1…駆動システム、2…直流電源、3…モータジェネレータ、3a…巻線、4…電力変換装置、5…平滑コンデンサ、6…インバータ、7…Pライン、8…Nライン、9…上下アーム回路、9H…上アーム、9L…下アーム、10…出力ライン、11…IGBT、12…ダイオード、20…半導体装置、30…封止樹脂体、30a…一面、30b…裏面、30c、30d、30e、30f…側面、35、351、352,353、354、355…保護部、40…半導体素子、41…半導体基板、41a…一面、41b…裏面、41c…端部、42…エミッタ電極、43…コレクタ電極、44…パッド、45…アクティブ領域、45c…中心、45d…ダイオード領域、45i…IGBT領域、46…外周領域、461…高温領域、462…低温領域、47…保護膜、471…開口部、50…配線部材、50a…対向面、50b…裏面、60…配線部材、60a…対向面、60b…裏面、70…導電スペーサ、70a、70b…端面、70c、70d、70e、70f…側面、71…粗化部、72…非粗化部、80…外部接続端子、81、82…主端子、83…信号端子、90…ボンディングワイヤ、90a…上面、90b…下面、91…接合部、91a…下端、92…先端部、92a…カット端、93…連結部、94…切り欠き、95…密着阻害膜、100、101、102…接合材

Claims (8)

  1. 素子形成領域であるアクティブ領域(45)および前記アクティブ領域を取り囲む外周領域(46)を有する半導体基板(41)と、前記アクティブ領域と重なるように前記半導体基板の一面上に配置され、前記アクティブ領域と電気的に接続された主電極(42)と、前記外周領域と重なるように前記一面上に配置された信号用の電極であるパッド(44)と、を有する半導体素子(40)と、
    前記パッドに接続されたボンディングワイヤ(90)と
    前記半導体素子および前記ボンディングワイヤを封止する封止樹脂体(30)と、
    を備え、
    前記外周領域は、高温領域(461)と、素子駆動時において前記高温領域よりも温度が低い低温領域(462)と、を有し、
    前記パッドは、前記低温領域上に配置されている、半導体装置。
  2. 前記ボンディングワイヤにおける前記パッドとの接合部の周囲に設けられて、前記封止樹脂体と前記ボンディングワイヤとの間に介在し、前記封止樹脂体の膨張収縮から前記ボンディングワイヤを保護する保護部(35)を備える、請求項1に記載の半導体装置。
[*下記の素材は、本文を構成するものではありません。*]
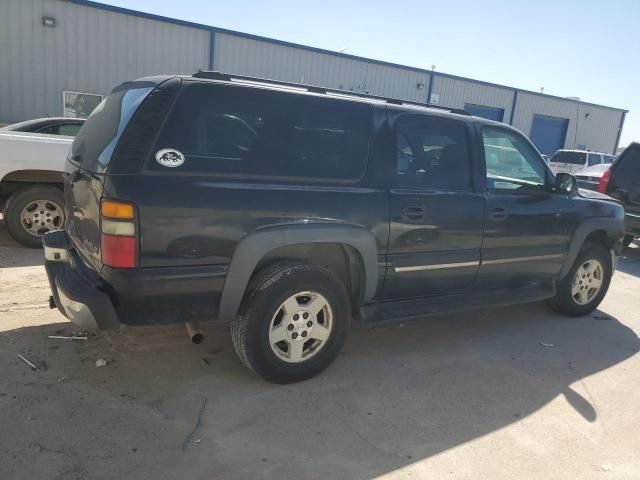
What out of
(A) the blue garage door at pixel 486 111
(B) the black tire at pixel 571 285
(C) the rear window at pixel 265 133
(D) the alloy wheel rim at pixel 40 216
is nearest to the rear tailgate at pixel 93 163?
(C) the rear window at pixel 265 133

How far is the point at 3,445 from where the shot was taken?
2.52m

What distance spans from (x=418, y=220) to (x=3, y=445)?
2.81 meters

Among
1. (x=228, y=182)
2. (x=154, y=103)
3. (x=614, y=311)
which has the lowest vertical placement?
(x=614, y=311)

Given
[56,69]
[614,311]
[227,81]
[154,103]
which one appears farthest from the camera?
[56,69]

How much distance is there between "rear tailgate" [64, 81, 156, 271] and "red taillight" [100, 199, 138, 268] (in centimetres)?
10

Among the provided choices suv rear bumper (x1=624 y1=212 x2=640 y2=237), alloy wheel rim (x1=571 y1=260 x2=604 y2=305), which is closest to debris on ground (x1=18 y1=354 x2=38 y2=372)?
alloy wheel rim (x1=571 y1=260 x2=604 y2=305)

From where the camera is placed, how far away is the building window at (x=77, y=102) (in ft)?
42.8

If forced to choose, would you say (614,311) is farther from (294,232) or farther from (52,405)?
(52,405)

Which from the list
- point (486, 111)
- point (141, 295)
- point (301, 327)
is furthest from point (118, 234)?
point (486, 111)

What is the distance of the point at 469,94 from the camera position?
21.7 metres

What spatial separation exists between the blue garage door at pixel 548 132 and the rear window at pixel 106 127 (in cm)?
2459

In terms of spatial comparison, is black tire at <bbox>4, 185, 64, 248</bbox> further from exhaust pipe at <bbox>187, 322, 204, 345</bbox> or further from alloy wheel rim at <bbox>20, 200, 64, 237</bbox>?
exhaust pipe at <bbox>187, 322, 204, 345</bbox>

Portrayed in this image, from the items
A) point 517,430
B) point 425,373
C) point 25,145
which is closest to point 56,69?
point 25,145

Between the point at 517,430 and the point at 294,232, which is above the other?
the point at 294,232
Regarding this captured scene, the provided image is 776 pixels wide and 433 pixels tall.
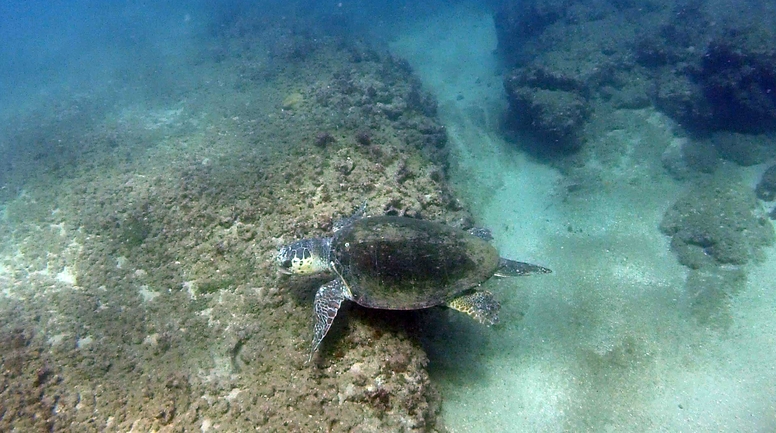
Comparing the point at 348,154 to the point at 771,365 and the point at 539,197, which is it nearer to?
the point at 539,197

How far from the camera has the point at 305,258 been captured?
4.95 meters

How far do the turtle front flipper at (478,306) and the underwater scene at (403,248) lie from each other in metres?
0.03

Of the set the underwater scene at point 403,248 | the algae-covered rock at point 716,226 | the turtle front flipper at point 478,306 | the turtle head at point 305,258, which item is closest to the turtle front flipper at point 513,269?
the underwater scene at point 403,248

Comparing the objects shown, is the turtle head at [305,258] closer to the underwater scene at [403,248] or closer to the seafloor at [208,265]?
the underwater scene at [403,248]

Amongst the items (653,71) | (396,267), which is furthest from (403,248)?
(653,71)

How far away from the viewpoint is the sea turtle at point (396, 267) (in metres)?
4.54

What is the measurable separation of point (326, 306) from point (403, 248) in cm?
121

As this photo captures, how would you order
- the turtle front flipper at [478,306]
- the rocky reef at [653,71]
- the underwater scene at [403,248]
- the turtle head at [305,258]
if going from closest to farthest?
the underwater scene at [403,248]
the turtle front flipper at [478,306]
the turtle head at [305,258]
the rocky reef at [653,71]

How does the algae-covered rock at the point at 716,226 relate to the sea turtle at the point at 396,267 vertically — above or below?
below

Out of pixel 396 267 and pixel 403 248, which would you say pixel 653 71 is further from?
pixel 396 267

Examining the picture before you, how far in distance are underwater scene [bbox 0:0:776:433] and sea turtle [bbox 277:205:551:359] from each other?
0.03 metres

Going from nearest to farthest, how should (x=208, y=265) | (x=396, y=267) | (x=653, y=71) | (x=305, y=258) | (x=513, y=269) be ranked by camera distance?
(x=396, y=267)
(x=305, y=258)
(x=513, y=269)
(x=208, y=265)
(x=653, y=71)

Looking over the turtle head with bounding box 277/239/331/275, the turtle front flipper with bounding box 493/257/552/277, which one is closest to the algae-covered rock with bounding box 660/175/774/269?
the turtle front flipper with bounding box 493/257/552/277

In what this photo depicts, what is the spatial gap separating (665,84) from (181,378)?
14552 millimetres
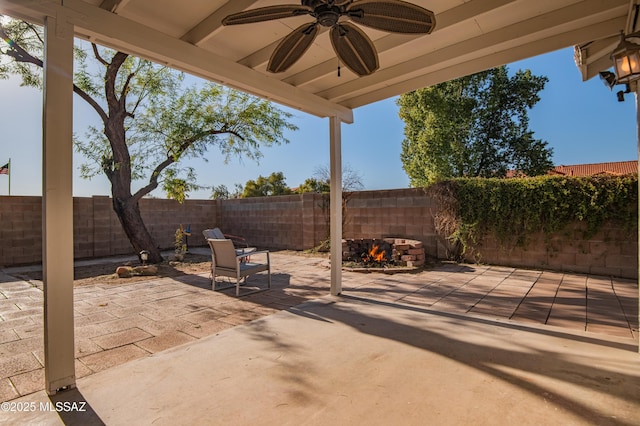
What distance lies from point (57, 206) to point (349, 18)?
2.23m

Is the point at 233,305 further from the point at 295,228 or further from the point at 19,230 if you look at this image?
the point at 19,230

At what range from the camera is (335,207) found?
431cm

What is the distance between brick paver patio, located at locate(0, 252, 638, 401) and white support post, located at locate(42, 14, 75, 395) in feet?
0.92

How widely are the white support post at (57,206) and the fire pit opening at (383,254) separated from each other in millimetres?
4657

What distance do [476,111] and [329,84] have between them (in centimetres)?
1393

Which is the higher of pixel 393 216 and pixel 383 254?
pixel 393 216

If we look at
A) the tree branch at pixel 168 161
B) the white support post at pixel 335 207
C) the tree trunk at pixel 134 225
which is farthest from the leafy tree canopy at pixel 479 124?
the tree trunk at pixel 134 225

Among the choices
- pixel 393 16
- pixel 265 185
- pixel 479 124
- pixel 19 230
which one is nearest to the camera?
pixel 393 16

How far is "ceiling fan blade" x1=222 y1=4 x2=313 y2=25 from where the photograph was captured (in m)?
1.98

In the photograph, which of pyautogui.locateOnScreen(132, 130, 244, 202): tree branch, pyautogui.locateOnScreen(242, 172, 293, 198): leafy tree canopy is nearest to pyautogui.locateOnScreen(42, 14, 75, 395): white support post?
pyautogui.locateOnScreen(132, 130, 244, 202): tree branch

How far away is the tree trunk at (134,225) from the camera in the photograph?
7.20m

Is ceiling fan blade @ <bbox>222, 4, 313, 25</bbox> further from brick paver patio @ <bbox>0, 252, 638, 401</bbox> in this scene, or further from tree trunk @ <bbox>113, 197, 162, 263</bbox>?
→ tree trunk @ <bbox>113, 197, 162, 263</bbox>

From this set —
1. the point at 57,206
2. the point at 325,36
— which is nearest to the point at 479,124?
the point at 325,36

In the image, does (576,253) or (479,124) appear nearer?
(576,253)
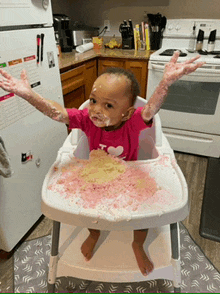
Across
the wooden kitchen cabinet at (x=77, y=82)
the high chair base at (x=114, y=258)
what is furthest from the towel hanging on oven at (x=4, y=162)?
the wooden kitchen cabinet at (x=77, y=82)

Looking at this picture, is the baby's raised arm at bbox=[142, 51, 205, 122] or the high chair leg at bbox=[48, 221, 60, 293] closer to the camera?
the baby's raised arm at bbox=[142, 51, 205, 122]

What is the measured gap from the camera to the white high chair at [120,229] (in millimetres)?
696

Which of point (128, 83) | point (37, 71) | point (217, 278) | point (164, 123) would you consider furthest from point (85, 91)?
point (217, 278)

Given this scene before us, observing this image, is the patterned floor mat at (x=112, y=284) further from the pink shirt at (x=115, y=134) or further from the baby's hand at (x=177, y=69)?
the baby's hand at (x=177, y=69)

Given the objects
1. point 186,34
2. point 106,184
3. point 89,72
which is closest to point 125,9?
point 186,34

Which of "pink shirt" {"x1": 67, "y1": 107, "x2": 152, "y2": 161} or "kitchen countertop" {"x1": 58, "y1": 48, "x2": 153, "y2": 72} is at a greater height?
"kitchen countertop" {"x1": 58, "y1": 48, "x2": 153, "y2": 72}

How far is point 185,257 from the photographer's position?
1.34 m

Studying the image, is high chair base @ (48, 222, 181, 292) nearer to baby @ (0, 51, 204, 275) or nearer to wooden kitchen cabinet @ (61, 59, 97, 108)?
baby @ (0, 51, 204, 275)

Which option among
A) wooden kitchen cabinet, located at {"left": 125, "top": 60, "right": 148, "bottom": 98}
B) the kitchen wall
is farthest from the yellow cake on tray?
the kitchen wall

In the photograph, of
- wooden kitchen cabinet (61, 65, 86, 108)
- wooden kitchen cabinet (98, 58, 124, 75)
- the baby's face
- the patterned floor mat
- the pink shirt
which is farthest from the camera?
wooden kitchen cabinet (98, 58, 124, 75)

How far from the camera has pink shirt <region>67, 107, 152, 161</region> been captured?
964 millimetres

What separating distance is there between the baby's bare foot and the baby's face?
0.52 m

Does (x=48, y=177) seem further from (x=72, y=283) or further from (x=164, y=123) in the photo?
(x=164, y=123)

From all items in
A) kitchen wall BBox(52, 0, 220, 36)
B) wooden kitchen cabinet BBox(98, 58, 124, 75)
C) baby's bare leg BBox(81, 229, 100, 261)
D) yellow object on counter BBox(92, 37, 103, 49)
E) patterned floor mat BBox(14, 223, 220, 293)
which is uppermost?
kitchen wall BBox(52, 0, 220, 36)
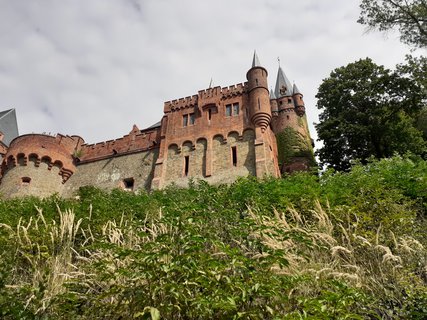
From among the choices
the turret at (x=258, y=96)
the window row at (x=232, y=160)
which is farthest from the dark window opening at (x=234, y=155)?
the turret at (x=258, y=96)

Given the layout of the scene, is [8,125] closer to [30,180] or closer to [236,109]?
[30,180]

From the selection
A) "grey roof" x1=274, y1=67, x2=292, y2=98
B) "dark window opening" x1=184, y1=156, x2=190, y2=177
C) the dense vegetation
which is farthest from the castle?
the dense vegetation

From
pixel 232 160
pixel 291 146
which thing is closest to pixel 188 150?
pixel 232 160

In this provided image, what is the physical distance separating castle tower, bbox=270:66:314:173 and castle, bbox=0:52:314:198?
0.22 feet

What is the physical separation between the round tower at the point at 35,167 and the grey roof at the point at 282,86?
17.3m

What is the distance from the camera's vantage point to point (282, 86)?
29.2 meters

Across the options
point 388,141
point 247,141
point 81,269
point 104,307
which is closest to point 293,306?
point 104,307

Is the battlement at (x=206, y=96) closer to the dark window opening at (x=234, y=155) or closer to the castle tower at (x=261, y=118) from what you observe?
the castle tower at (x=261, y=118)

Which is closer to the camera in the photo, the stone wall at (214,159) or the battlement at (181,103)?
the stone wall at (214,159)

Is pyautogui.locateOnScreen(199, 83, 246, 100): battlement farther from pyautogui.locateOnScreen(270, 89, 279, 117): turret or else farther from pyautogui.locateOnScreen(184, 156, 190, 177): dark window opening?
pyautogui.locateOnScreen(184, 156, 190, 177): dark window opening

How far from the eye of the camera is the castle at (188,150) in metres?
21.7

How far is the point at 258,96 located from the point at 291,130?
3.75 m

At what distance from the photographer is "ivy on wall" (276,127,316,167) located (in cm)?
2334

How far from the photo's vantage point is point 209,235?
4.71 metres
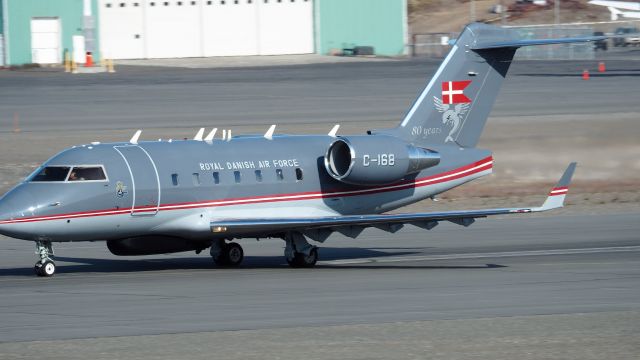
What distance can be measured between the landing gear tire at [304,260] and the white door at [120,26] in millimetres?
65637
  3. 前記保護部は、前記封止樹脂体よりも線膨張係数が小さい、請求項2に記載の半導体装置。
  4. 前記保護部は、前記封止樹脂体よりも剛性が低い、請求項2に記載の半導体装置。
  5. 前記保護部は、空洞部である、請求項2に記載の半導体装置。
  6. 前記ボンディングワイヤは、前記パッドとの接合部よりも先端側に設けられ、上面に開口する切り欠き(94)を有する、請求項1に記載の半導体装置。
  7. 前記ボンディングワイヤの表面を覆い、前記ボンディングワイヤと前記封止樹脂体との密着を阻害する密着阻害膜(95)を備える、請求項1に記載の半導体装置。
  8. 前記半導体素子は、前記一面上に配置された前記主電極である第1主電極と、前記一面とは反対の面である裏面上に配置された第2主電極(43)を有しており、
    前記第1主電極に電気的に接続された第1配線部材(50)と、
    前記第2主電極に電気的に接続された第2配線部材(60)と、
    前記第1主電極と前記第1配線部材との間に介在し、端面のひとつが前記第1主電極に接続され、前記端面の他のひとつが前記第1配線部材に接続された導電スペーサ(70)と、を備え、
    前記導電スペーサは、前記端面に連なる側面のうち、前記パッドとの対向面を除く面に設けられた粗化部(71)と、前記パッドとの対向面に設けられた非粗化部(72)を有している、請求項1に記載の半導体装置。